__Texto de origen__:
Me gusta recorrer, después de
desayunar, ciertas calles recoletas de Madrid que, alejadas del bullicio de las
principales, son un remanso de paz y una fuente de gratas sorpresas. Ayer, que hizo un tiempo otoñal tan bueno, tras
atravesar la calle Arenal, siempre tan concurrida, llena de tiendas y terrazas
cada vez más bonitas (poco les queda de estar ahí, porque los fríos las barren del mapa, no
como en París que están todo el año),
y dar un paseo por la plaza de Oriente (inevitable petición de foto de una
pareja de turistas junto a la fuente), echar un vistazo desde la calle Bailén a
los Jardines de Sabatini (relax de aguas cantarinas y setos verdes), volví
sobre mis pasos y, junto al Teatro Real (tienen en cartel Muerte en Venecia,
tengo que curiosear esto en internet) subí por una calle de la que tengo un remoto
recuerdo de haber transitado hace muchos años, la calle del Espejo.
Subida suave que se va haciendo
más empinada conforme se avanza, es un repentino remanso de paz, sin apenas coches ni gente.
Encuentro al paso la famosa Sociedad Matritense de Amigos del País, que tanto
estudié en Periodismo como parte de la historia de la prensa en la capital. Edificio con fachada gris perla, restaurada, y puertas de cristal.
Me sorprende la cantidad de
pequeños negocios casi escondidos, tranquilos, sin estridencias de cartelones con
grandes ofertas ni tráfago de personal. Aunque no se ve clientela se las arreglarán para mantenerse
pues si no no subsistirían. Son librerías modestas, de esas que da la
impresión de que sus libros tienen ya las hojas amarillentas antes de haberlos
estrenado. También floristerías, una de ellas magnífica, puesta con un gusto
exquisito, grande, húmeda, fresca, con algunas de las plantas colocadas en la
acera, junto a la puerta, para mostrar la exuberancia y la belleza de lo que
vende en todo su esplendor. Alguna tienda de instrumentos musicales, luciendo relucientes
violonchelos en el escaparate.
Cuando llegas arriba hay un cruce
de calles y pasando ese pequeño tramo vas a parar a la calle Mayor, a la altura
del Mercado de San Miguel, otro logro arquitectónico y turístico de Madrid de los
últimos tiempos. Entre Mayor y Arenal hay un dédalo de callejuelas que merece
la pena investigar. La calle de las Hilanderas, donde estaba el restaurante
Iruña que tan buenos ratos y tan suculentos platos nos deparó a mi familia y a
mí. La restauración del edificio, eterna, lo clausuró para desdicha de de los
que lo frecuentábamos, que éramos multitud.

__Qué se pide__:
Enumera todas las calles que el texto sobre el paseo por Madrid nombra expresamente.

__Entradas de datos__:
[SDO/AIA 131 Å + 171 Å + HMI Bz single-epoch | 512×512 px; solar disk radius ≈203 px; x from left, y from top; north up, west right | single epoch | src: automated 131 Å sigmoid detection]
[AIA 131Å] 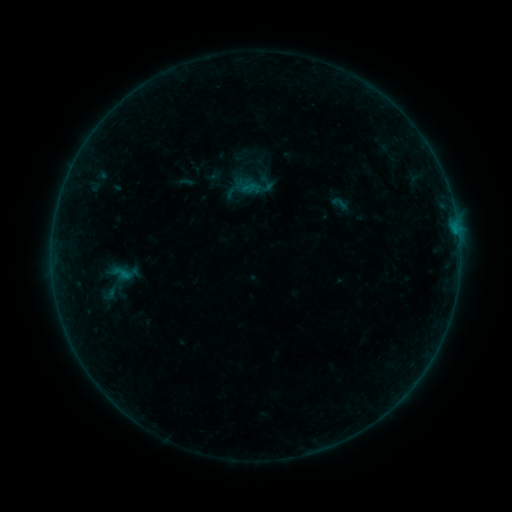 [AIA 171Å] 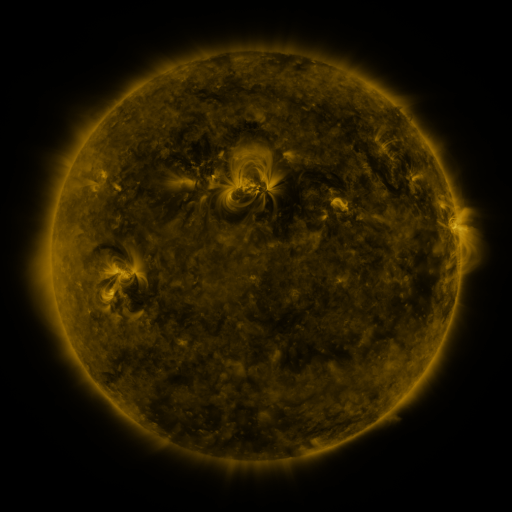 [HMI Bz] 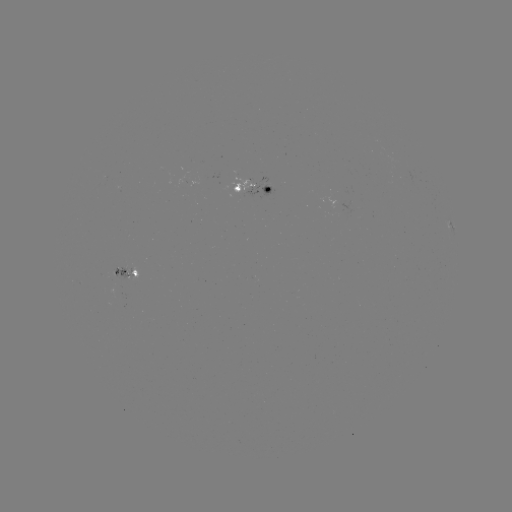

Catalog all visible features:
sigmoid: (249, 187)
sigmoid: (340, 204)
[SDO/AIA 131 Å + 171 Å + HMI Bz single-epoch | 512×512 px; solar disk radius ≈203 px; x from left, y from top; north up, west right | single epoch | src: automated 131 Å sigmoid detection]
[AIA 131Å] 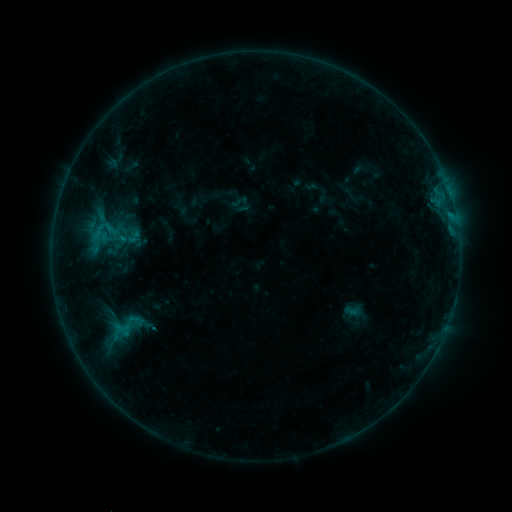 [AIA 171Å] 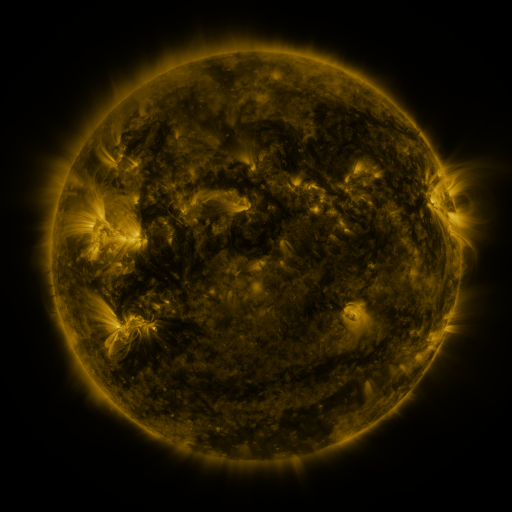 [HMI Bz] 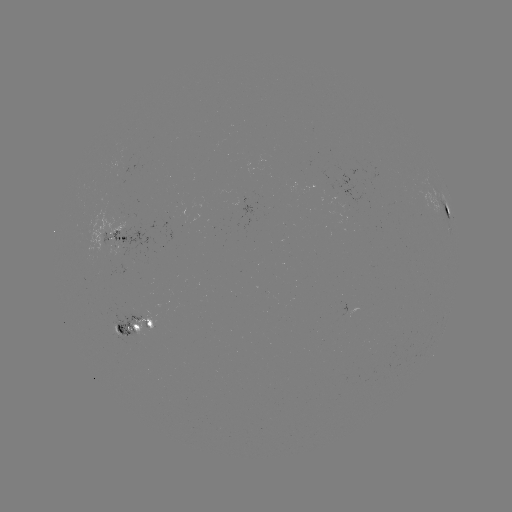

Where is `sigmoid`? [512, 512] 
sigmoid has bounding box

__Solución redactada__:
- Calle Arenal
- Calle Bailén
- Calle del Espejo
- Calle Mayor
- Calle de las Hilanderas